We first submit the data. We then extract the URL that you're supposed to call until they are done processing. Since this is a pretty straight-forward document, we can safely use a pattern match. The URL is always the same, and it's clearly marked with the <strong> tag. In general it's not a good idea to use regex to parse HTML, but we're not really parsing, we are just screenscraping a single value. The \Q and \E are the same as quotemeta and make sure that we don't have to escape the . and ?, which is then easier to read than having a buch of backslashes \ in the pattern.

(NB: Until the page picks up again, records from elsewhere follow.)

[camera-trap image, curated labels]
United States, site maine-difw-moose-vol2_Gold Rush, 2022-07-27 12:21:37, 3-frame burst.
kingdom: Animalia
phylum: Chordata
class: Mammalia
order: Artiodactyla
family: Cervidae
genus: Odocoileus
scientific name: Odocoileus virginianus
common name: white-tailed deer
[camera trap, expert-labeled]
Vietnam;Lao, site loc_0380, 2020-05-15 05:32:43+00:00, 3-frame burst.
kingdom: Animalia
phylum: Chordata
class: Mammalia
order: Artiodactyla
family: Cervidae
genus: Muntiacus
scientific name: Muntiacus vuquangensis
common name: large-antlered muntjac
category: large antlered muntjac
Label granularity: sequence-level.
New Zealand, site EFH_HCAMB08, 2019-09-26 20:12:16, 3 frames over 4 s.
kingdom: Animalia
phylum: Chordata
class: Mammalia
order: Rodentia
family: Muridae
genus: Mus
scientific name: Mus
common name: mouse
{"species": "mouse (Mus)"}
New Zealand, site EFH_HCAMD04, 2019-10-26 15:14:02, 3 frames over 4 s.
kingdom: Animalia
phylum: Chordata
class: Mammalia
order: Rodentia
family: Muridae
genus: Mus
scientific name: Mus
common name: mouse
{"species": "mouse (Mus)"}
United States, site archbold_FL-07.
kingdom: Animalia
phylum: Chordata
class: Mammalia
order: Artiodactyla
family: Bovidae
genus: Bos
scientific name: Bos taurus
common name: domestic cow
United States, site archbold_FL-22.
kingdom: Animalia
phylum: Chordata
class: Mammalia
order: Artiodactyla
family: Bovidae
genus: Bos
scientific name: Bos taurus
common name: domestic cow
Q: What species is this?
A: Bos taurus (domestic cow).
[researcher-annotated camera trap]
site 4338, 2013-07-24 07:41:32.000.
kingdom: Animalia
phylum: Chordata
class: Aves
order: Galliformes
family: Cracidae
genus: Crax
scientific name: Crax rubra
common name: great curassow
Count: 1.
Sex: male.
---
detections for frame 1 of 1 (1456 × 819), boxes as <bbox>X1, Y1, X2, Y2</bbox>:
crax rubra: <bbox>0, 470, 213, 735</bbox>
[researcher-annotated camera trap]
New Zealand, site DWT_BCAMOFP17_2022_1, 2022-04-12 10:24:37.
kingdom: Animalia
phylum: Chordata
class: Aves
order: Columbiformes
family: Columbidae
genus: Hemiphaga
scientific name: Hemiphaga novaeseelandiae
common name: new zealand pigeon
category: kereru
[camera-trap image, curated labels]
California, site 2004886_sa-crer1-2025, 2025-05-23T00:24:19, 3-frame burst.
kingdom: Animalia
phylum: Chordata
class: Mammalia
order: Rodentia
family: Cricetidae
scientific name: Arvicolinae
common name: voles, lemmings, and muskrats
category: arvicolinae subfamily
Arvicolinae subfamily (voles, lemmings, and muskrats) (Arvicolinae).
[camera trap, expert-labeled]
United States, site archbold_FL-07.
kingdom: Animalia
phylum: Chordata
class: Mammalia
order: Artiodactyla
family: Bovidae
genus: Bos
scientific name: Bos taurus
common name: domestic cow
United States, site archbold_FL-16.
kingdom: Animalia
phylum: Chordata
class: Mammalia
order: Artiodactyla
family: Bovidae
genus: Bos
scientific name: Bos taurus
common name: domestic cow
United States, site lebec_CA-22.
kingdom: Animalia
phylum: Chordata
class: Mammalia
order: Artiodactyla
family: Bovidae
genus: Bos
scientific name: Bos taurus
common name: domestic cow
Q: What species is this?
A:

The script will sleep for ten seconds after every attempt before trying again. Once it matches, it breaks out of the endless loop, so you can put the processing of the actual response that has the data you wanted behind that loop.

It might make sense to add some output into the loop so you can see that it's still running.

Note that this needs to really keep running until it's done. Don't stop the process.